Report each line below that contains the word "above".

### Data
## Begin
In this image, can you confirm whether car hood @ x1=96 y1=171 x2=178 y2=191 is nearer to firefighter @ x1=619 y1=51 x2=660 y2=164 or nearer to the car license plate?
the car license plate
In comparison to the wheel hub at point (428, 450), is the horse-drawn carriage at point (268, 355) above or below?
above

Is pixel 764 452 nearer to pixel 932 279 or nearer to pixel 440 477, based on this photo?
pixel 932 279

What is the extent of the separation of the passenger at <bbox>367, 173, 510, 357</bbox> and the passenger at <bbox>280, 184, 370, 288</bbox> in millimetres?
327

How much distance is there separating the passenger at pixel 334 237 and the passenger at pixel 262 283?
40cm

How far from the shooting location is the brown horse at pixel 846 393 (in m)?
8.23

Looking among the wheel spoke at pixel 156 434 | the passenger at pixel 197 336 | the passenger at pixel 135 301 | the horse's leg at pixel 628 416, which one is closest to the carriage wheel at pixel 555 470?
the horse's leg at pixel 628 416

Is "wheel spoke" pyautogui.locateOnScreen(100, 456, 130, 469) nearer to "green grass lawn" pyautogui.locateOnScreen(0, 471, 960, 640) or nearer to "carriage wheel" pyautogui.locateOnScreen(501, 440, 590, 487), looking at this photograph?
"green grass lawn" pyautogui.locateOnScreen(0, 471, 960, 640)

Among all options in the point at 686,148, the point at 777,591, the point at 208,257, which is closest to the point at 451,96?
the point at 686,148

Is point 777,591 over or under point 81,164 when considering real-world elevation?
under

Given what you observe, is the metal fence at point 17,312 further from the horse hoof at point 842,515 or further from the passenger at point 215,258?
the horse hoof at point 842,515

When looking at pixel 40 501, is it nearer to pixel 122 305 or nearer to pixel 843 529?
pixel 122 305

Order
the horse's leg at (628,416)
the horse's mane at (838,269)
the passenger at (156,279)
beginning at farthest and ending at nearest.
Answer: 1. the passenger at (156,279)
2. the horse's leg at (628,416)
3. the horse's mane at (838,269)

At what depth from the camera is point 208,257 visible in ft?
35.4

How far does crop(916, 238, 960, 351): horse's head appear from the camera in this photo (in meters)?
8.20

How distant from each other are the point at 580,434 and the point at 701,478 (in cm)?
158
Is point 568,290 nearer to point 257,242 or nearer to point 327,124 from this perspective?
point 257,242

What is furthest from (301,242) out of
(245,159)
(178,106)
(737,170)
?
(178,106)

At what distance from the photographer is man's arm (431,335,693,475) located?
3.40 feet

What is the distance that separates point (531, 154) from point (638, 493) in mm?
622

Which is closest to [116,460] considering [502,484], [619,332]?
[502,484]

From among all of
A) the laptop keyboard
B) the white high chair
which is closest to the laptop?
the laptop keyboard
## End
### Task result
In comparison to the wheel hub at point (428, 450), is the horse-drawn carriage at point (268, 355) above or below?
above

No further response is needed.